**Texte proposé:**
------------------------

Case management « Formation professionnelle » En 2006, les partenaires de la formation professionnelle ont décidé de compléter les offres transitoires en mettant en place une aide structurée destinée aux jeunes et jeunes adultes dont l’accès au monde du travail risque d’être sérieusement compromis. Il s’agit du case management « Formation professionnelle » (CM FP), sans lequel les personnes soutenues n’obtiendraient vraisemblablement pas un diplôme du secondaire II. La Confédération a encouragé l’introduction du CM FP dans les cantons de 2008 à 2015. Depuis 2016, les cantons portent l’entière responsabilité de ce dispositif. L’évaluation nationale du CM FP montre que plusieurs modèles efficaces ont été testés par les cantons (Egger et al. 2015). Ainsi, la majorité des cantons procèdent à l’identification systématique des jeunes qui risquent d’échouer au moment de la transition I et les incitent à s’annoncer auprès du CM FP pour un suivi. Le CM FP crée, selon les auteurs de cette évaluation, des conditions favorables en vue de l’obtention d’un diplôme du secondaire II.

Arrivé(E)s tardivement en suisse sans ­formation post­obligatoire Ayant souvent plus de difficultés à accéder au marché de l’emploi, les jeunes de 16 à 25 ans arrivés tardivement en Suisse risquent de se retrouver au chômage et de dépendre de l’aide sociale. Ils ne forment pas un groupe homogène et certains sont plus difficiles à atteindre par les offres de formation. C’est ce que montre l’analyse effectuée sur l’ensemble des jeunes et des jeunes adultes arrivés en Suisse entre 2008 et 2013 (Stutz et al. 2016). Cette étude offre une vue détaillée des instruments et des mesures qui acheminent ce groupe cible vers le marché du travail. Par exemple, « dans les cantons de Lucerne et de Vaud, l’orientation professionnelle est un acteur central et un moteur de l’intégration à la formation des jeunes arrivés tardivement en Suisse. L’un comme l’autre disposent de centres d’observation et de tri ainsi que d’un case management ‹ Formation professionnelle › innovants et bien connectés avec les autres organismes impliqués. […] Là où existent ces organismes d’accueil et de tri uniformisés, on observe qu’il est possible de sortir les jeunes réfugiés des solutions spéciales où ils sont mis, et de les intégrer dans les structures générales » (Stutz et al. 2016, p. 11). L’étude illustre aussi les entités qui assument la responsabilité principale dans les différentes étapes d’intégration. Elle montre, par ailleurs, qu’il est plus difficile d’accompagner les personnes qui ont entre 22 et 25 ans, parce que leur âge ne leur permet plus de bénéficier de certaines offres de formation pourtant destinées aux personnes arrivées tardivement en Suisse.

Enfin, les auteurs recommandent la mise en place de bonnes « structures de coopération entre les autorités et les départements impliqués » (Stutz et al. 2016) afin de garantir un pilotage flexible des offres, condition pour répondre efficacement aux besoins des personnes concernées. Dans ce sens, ils encouragent le renforcement de la coordination et de la CII.

------------------------

**Listing:**
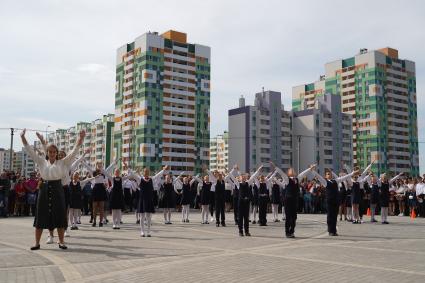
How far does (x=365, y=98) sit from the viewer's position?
433 feet

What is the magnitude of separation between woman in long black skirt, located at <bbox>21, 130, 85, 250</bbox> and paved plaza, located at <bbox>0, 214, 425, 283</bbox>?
2.10 ft

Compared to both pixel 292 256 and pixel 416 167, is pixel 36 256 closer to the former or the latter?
pixel 292 256

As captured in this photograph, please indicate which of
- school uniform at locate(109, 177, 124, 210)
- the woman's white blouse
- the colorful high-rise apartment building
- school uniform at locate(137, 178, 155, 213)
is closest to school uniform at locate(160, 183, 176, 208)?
school uniform at locate(109, 177, 124, 210)

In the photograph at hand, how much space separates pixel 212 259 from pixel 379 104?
131056 mm

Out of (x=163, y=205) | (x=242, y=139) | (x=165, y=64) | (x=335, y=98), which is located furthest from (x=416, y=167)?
(x=163, y=205)

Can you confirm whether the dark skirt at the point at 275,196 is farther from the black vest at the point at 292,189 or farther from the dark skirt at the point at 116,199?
the dark skirt at the point at 116,199

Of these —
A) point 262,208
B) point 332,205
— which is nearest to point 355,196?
point 262,208

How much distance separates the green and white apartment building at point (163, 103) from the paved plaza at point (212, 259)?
95506mm

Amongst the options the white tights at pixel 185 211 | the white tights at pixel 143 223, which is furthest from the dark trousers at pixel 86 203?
the white tights at pixel 143 223

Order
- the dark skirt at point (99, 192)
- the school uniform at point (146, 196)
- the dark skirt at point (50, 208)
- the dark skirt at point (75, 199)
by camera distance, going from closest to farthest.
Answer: the dark skirt at point (50, 208) < the school uniform at point (146, 196) < the dark skirt at point (75, 199) < the dark skirt at point (99, 192)

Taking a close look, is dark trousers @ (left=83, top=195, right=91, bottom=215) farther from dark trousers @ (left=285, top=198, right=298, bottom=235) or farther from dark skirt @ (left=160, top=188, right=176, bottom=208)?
dark trousers @ (left=285, top=198, right=298, bottom=235)

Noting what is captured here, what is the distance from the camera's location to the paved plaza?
303 inches

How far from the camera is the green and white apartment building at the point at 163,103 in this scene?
111 meters

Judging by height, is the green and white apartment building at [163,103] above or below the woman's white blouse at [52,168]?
above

------------------------

**Consignes:**
**A.** Recopiez à l'identique le listing en partant de la ligne qui contient « In the photograph » et en allant jusqu'à la dernière ligne du listing, ces deux lignes comprises.
**B.** Rédigez la suite du texte sur l'accès des jeunes à la formation professionnelle en Suisse, à partir de sa dernière phrase.

**Corrigé détaillé:**
**A.**
In the photograph at hand, how much space separates pixel 212 259 from pixel 379 104?
131056 mm

Out of (x=163, y=205) | (x=242, y=139) | (x=165, y=64) | (x=335, y=98), which is located furthest from (x=416, y=167)?
(x=163, y=205)

Can you confirm whether the dark skirt at the point at 275,196 is farther from the black vest at the point at 292,189 or farther from the dark skirt at the point at 116,199?
the dark skirt at the point at 116,199

Of these —
A) point 262,208
B) point 332,205
— which is nearest to point 355,196?
point 262,208

How much distance separates the green and white apartment building at point (163, 103) from the paved plaza at point (212, 259)?
95506mm

Amongst the options the white tights at pixel 185 211 | the white tights at pixel 143 223, which is furthest from the dark trousers at pixel 86 203?
the white tights at pixel 143 223

Order
- the dark skirt at point (99, 192)
- the school uniform at point (146, 196)
- the dark skirt at point (50, 208)
- the dark skirt at point (75, 199)
by camera distance, going from closest to farthest.
Answer: the dark skirt at point (50, 208) < the school uniform at point (146, 196) < the dark skirt at point (75, 199) < the dark skirt at point (99, 192)

Taking a close look, is dark trousers @ (left=83, top=195, right=91, bottom=215) farther from dark trousers @ (left=285, top=198, right=298, bottom=235) or farther from dark skirt @ (left=160, top=188, right=176, bottom=208)?
dark trousers @ (left=285, top=198, right=298, bottom=235)

Noting what is captured here, what is the distance from the camera's location to the paved plaza?
303 inches

How far from the camera is the green and white apartment building at the point at 163,103 in this scene?
111 meters

Judging by height, is the green and white apartment building at [163,103] above or below the woman's white blouse at [52,168]?
above

**B.**
Jeunes et jeunes adultes atteints de troubles psychiques au bénéfice d’une rente de l’assurance-invalidité Au cours de ces 20 dernières années, l’octroi d’une rente de l’assurance-invalidité (AI) à des jeunes de 18 ou 19 ans atteints dans leur santé mentale a progressé de 6 % alors que la tendance générale était à la baisse en ce qui concerne l’octroi des rentes AI pour des troubles psychiques (Baer et al. 2015). Ce phénomène a été observé en Suisse, mais aussi dans de nombreux autres pays industrialisés (Prins 2017). S’occuper de la situation des personnes en âge de travailler mais atteintes de troubles psychiques est un défi, car la mise en invalidité de très jeunes adultes peut avoir des conséquences à long terme, non seulement pour eux, mais aussi pour leur famille et pour la société. Dans ce contexte, l’Office fédéral des assurances sociales (OFAS) a commandé un rapport pour mieux comprendre cette problématique.

L’étude de Baer montre que les jeunes et les jeunes adultes bénéficiaires d’une rente AI ont souvent eu des difficultés scolaires, qu’ils ont souvent suivi des écoles spécialisées et vécu des ruptures de formation et qu’ils rencontrent fréquemment des problèmes familiaux. Ainsi, être jeune et avoir des problèmes de santé mentale amenuise les chances de suivre une formation ­postobligatoire et, le cas échéant, de la terminer. Ces facteurs augmentent les risques de dépendre des prestations sociales. Dans ce contexte, l’étude recommande d’encourager la détection précoce et d’accorder plus souvent des mesures d’ordre professionnel, afin que les jeunes puissent être réinsérés sur le marché de l’emploi, un objectif que le Conseil féderal formule aussi dans son message sur le Développement continu de l’AI (Message du 15 février 2015 ; Lüthi 2017).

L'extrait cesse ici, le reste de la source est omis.